Dataset entries
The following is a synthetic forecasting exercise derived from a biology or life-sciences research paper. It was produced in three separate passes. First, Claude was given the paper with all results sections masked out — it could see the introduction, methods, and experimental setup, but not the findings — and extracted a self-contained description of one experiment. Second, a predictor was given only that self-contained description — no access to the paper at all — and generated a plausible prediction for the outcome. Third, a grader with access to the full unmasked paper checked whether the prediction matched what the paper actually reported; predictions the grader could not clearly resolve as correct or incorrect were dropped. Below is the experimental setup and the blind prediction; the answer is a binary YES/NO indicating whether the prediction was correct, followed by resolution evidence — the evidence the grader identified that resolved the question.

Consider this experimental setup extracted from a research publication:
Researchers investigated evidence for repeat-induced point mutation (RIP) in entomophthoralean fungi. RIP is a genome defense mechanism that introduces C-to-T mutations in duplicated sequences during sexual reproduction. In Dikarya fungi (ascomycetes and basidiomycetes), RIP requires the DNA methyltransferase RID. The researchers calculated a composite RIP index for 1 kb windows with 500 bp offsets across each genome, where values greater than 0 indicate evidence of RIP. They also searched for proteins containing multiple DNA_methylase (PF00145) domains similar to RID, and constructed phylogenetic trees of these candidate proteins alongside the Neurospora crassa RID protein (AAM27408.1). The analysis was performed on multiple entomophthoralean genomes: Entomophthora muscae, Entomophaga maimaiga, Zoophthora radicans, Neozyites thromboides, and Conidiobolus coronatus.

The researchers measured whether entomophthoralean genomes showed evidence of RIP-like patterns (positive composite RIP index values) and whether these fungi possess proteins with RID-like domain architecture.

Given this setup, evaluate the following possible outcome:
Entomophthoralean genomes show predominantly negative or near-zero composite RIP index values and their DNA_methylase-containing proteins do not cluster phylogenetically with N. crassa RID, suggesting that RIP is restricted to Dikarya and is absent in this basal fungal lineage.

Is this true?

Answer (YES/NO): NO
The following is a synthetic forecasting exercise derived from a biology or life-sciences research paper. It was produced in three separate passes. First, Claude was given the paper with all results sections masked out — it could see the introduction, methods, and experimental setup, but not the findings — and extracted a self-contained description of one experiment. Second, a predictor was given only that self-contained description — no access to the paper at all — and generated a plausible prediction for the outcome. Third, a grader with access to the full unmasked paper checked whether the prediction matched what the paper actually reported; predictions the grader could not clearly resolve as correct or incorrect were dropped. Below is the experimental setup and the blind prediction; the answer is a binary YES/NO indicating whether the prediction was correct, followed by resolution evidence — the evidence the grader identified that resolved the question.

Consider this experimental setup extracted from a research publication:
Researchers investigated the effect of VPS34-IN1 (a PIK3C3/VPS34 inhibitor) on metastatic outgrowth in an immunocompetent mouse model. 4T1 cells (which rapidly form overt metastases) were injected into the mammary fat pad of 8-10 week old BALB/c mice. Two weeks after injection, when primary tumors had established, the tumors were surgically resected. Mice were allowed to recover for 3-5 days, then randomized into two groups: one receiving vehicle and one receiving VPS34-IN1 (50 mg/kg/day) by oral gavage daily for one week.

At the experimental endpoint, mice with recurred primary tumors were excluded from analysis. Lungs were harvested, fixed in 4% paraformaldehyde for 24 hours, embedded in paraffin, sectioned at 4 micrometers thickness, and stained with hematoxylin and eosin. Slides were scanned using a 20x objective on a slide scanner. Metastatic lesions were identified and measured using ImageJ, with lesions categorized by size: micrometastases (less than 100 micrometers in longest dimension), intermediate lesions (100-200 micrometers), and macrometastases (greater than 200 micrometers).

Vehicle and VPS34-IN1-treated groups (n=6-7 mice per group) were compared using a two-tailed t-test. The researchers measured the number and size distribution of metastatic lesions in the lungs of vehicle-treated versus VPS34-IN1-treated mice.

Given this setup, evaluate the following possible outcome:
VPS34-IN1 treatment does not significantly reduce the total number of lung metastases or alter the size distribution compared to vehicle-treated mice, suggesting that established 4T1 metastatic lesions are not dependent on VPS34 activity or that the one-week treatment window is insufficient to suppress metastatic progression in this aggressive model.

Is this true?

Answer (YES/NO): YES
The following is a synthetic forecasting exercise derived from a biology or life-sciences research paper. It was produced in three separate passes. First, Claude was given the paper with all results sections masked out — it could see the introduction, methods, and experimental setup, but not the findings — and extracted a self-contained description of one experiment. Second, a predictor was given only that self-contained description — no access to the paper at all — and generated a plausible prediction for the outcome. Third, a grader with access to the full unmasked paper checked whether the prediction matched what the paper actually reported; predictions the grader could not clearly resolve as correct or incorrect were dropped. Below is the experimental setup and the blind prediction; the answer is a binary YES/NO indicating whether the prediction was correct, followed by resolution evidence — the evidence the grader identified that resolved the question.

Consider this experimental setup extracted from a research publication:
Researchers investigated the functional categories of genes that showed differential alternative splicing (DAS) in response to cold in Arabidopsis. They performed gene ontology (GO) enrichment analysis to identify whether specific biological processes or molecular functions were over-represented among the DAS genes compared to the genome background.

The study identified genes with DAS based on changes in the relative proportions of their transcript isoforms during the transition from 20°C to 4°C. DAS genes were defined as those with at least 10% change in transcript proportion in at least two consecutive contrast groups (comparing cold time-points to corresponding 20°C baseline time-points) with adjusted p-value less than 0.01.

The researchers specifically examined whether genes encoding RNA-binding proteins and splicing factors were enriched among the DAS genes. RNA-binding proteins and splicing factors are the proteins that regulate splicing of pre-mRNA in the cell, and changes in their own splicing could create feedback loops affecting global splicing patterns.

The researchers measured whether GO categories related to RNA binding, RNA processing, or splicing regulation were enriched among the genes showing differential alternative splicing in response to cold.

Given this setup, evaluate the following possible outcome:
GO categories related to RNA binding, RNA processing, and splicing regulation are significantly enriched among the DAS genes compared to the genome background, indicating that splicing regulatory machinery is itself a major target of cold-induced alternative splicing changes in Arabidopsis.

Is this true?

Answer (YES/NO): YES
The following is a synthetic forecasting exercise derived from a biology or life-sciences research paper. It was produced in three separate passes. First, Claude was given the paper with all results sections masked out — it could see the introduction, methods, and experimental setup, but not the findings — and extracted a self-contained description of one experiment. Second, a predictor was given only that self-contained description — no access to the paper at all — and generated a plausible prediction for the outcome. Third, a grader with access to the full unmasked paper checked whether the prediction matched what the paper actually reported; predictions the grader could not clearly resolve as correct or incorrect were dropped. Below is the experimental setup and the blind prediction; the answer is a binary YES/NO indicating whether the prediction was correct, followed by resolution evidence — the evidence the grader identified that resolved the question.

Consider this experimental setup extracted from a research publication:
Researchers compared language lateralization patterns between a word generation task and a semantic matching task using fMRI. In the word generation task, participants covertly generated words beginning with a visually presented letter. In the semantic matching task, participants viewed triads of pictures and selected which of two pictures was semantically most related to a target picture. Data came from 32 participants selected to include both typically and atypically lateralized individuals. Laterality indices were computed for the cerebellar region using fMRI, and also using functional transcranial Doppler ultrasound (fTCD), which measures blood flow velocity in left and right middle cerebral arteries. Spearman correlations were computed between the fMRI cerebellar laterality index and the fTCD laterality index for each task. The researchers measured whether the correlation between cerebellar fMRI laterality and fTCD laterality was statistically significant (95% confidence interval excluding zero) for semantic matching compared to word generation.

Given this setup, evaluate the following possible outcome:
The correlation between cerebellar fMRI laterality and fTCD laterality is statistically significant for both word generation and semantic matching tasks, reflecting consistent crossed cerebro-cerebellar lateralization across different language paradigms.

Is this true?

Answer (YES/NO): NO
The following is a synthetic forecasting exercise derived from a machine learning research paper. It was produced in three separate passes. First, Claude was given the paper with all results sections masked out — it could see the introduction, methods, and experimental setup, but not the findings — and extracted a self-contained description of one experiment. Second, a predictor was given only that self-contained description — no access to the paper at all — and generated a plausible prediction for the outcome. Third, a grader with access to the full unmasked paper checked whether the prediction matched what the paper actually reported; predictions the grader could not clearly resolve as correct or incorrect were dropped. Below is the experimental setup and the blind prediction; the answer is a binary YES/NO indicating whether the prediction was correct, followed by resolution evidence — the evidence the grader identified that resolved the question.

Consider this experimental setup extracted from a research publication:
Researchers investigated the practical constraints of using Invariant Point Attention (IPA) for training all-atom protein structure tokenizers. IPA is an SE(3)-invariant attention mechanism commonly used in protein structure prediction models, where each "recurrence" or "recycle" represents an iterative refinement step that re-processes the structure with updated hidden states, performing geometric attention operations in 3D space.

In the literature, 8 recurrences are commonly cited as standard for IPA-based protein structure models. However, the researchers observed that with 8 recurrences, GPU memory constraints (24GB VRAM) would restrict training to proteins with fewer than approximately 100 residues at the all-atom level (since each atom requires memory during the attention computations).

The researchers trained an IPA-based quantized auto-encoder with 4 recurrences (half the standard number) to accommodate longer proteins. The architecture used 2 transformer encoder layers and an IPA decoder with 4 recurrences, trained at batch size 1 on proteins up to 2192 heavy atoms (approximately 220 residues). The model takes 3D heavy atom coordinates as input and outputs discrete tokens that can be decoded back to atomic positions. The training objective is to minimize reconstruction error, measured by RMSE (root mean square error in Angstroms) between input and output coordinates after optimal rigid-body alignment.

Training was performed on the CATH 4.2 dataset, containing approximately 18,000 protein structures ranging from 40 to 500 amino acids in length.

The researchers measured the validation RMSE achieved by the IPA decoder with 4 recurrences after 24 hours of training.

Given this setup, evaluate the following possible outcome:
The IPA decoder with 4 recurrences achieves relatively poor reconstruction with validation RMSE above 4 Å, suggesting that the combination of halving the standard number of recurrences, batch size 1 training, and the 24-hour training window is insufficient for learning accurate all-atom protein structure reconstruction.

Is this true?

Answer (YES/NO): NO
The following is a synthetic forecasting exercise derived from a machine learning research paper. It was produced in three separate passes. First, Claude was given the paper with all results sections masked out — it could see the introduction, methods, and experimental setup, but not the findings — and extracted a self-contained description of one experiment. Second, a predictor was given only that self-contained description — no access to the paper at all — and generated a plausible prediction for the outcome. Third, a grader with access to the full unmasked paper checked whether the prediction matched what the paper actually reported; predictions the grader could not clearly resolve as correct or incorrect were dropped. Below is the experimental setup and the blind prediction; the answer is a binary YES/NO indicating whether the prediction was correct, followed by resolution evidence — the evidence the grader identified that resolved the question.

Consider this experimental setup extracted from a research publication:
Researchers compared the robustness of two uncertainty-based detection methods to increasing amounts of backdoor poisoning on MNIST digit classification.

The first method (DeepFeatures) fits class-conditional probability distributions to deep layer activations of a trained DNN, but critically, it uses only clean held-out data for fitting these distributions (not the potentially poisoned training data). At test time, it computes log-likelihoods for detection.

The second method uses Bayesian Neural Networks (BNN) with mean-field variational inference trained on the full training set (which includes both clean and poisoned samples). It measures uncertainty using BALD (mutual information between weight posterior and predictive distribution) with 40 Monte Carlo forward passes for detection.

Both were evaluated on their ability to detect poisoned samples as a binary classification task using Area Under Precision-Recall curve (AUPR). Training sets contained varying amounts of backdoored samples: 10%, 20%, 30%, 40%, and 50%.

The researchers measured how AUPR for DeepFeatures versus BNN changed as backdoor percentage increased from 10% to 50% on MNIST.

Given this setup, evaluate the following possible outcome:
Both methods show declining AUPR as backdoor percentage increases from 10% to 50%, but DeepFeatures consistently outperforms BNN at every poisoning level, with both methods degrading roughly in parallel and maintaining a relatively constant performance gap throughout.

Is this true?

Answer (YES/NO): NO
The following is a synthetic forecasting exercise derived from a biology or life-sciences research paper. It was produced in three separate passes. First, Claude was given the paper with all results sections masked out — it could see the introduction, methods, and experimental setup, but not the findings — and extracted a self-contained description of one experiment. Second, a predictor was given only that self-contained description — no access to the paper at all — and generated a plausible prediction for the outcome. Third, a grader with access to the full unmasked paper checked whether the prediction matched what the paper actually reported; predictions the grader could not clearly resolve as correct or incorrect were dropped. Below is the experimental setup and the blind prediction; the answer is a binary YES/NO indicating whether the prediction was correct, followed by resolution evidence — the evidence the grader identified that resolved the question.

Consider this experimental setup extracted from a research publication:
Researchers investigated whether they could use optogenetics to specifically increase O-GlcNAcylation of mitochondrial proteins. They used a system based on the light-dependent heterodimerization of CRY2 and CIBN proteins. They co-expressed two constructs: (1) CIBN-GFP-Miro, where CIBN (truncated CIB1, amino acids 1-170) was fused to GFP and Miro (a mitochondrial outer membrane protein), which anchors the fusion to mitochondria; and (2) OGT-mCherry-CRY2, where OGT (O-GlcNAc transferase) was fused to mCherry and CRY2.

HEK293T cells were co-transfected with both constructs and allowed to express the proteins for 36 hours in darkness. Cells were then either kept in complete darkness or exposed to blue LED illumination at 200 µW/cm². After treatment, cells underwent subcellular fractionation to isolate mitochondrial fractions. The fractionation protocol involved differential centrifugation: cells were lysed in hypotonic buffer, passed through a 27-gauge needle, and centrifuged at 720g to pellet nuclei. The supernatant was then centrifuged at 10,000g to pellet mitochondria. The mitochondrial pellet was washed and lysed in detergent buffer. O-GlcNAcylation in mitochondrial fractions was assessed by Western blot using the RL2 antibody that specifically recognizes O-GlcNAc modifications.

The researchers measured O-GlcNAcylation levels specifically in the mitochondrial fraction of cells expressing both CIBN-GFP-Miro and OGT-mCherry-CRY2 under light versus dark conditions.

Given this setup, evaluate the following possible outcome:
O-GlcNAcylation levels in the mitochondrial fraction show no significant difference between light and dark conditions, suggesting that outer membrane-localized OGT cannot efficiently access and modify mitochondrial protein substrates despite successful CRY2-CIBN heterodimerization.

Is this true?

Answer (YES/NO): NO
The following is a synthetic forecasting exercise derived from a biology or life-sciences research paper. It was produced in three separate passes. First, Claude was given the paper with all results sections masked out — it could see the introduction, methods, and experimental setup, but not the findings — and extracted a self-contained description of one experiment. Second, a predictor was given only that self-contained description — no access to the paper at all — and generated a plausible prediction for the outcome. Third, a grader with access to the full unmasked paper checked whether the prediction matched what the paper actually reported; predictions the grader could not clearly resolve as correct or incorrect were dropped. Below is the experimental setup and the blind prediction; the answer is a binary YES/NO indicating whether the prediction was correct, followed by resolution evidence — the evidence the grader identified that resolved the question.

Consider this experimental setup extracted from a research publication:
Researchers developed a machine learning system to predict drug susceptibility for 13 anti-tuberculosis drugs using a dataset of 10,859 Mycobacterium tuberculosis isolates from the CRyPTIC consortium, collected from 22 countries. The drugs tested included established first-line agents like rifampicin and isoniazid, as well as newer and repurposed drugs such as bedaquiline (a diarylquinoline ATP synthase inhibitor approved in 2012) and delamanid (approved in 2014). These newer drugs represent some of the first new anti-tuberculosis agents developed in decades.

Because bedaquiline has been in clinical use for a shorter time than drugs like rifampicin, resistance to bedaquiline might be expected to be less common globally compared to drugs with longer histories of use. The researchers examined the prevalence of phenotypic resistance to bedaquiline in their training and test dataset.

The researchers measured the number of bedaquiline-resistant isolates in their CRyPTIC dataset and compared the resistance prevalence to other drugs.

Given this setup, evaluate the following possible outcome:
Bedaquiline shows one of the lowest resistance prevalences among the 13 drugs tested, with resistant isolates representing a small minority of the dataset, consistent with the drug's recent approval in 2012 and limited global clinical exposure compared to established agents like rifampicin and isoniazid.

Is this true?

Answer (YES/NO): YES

WORK TASK
Take every line from the data that contains the word "levels".

RESULT BELOW
The researchers measured O-GlcNAcylation levels specifically in the mitochondrial fraction of cells expressing both CIBN-GFP-Miro and OGT-mCherry-CRY2 under light versus dark conditions.
O-GlcNAcylation levels in the mitochondrial fraction show no significant difference between light and dark conditions, suggesting that outer membrane-localized OGT cannot efficiently access and modify mitochondrial protein substrates despite successful CRY2-CIBN heterodimerization.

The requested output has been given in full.